Summary
holding that settlement is improper unless the same parties that would benefit from the successful prosecution of a particular action will also receive the benefits of its settlement
Summary of this case from In re Childs IIIOpinion
Bankruptcy No. 95-40356. Adv. No. 95-4016.
March 19, 1997.
Lamont Harris, Crawfordsville, IN, for Plaintiff.
Ray Merritt, Lafayette, IN, for Defendant.
DECISION
In this adversary proceeding, Bank One, Crawfordsville, NA ("Bank One") contends that the debtor should be denied a discharge because, during the year prior to filing the petition, he transferred his residence and certain business equipment with the intent to hinder, delay or defraud his creditors, 11 U.S.C. § 727(a)(2)(A), and that he knowingly and fraudulently made a materially false oath in or in connection with the bankruptcy case, by understating the amount of his accounts receivable. 11 U.S.C. § 727(a)(4)(A). Debtor and Bank One have settled this dispute. Under the terms of the settlement, the debtor will pay Bank One $12,500 in cash. In exchange, Bank One will dismiss its complaint with prejudice, allowing debtor to receive a discharge. Furthermore, Bank One will not seek to recover any of the debtor's business equipment, accounts receivable, or their proceeds and it will not seek to recover from the debtor's wife any of the equipment that the debtor purportedly transferred to her during the year prior to the petition.
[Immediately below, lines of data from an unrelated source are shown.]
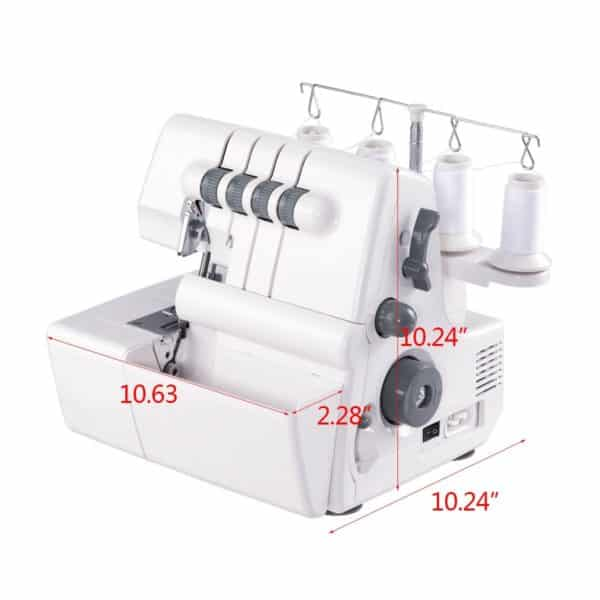 COSTWAY Portable Serger Sewing Machine 2 Needle 4 Thread Capability Serger Overlock With Differential Feed
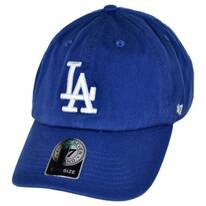 Los Angeles Dodgers MLB Clean Up Strapback Baseball Cap Dad Hat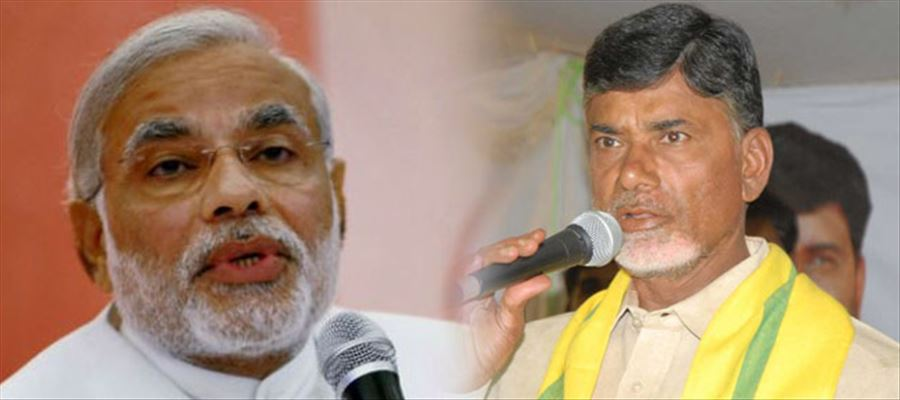 Modi gave substantial time to address discussion about whether The Centre ditched AP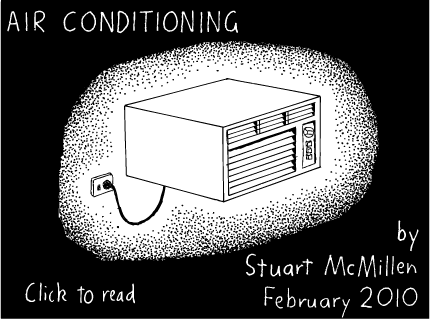Air Conditioning cartoon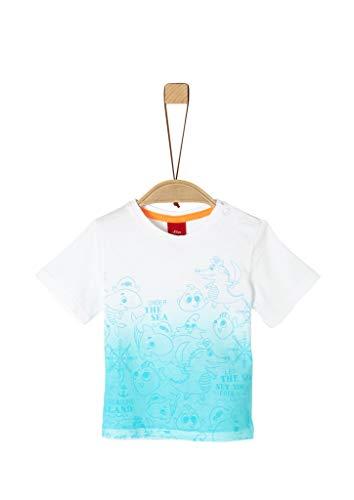 s.Oliver Junior Baby-Jungen 405.10.005.12.130.2037265 T-Shirt, 0100 White, 80
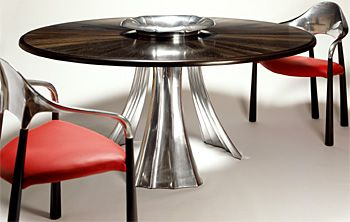 John Makepeace    Furniture Designer and Maker    'Wave' Table and Chairs
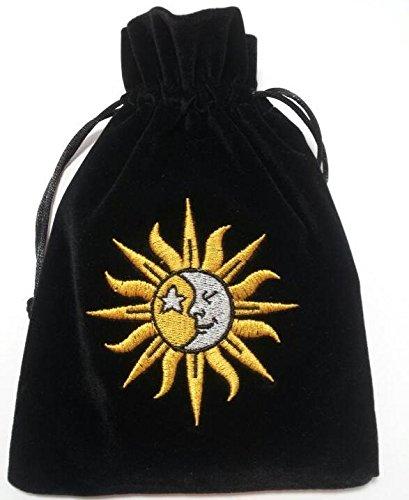 Find Something Different Unisex Kinder Sun/Moon Embroidered Luxury Tarot Velvet Münzbörsen, Mehrfarbig (Multicolour), One Size -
The parties represent that the debtor plans to borrow the money with the assistance of family members.
An adversary proceeding objecting to a debtor's discharge may not be voluntarily dismissed without notice and then "only on order of the court containing such terms and conditions which the court deems proper." Fed.R.Bankr.P. 7041. A hearing on the settlement and the proposed dismissal was held on notice to all appropriate parties. No objections have been filed. The matter is now before the court to consider whether it can approve the parties' agreement for dismissal.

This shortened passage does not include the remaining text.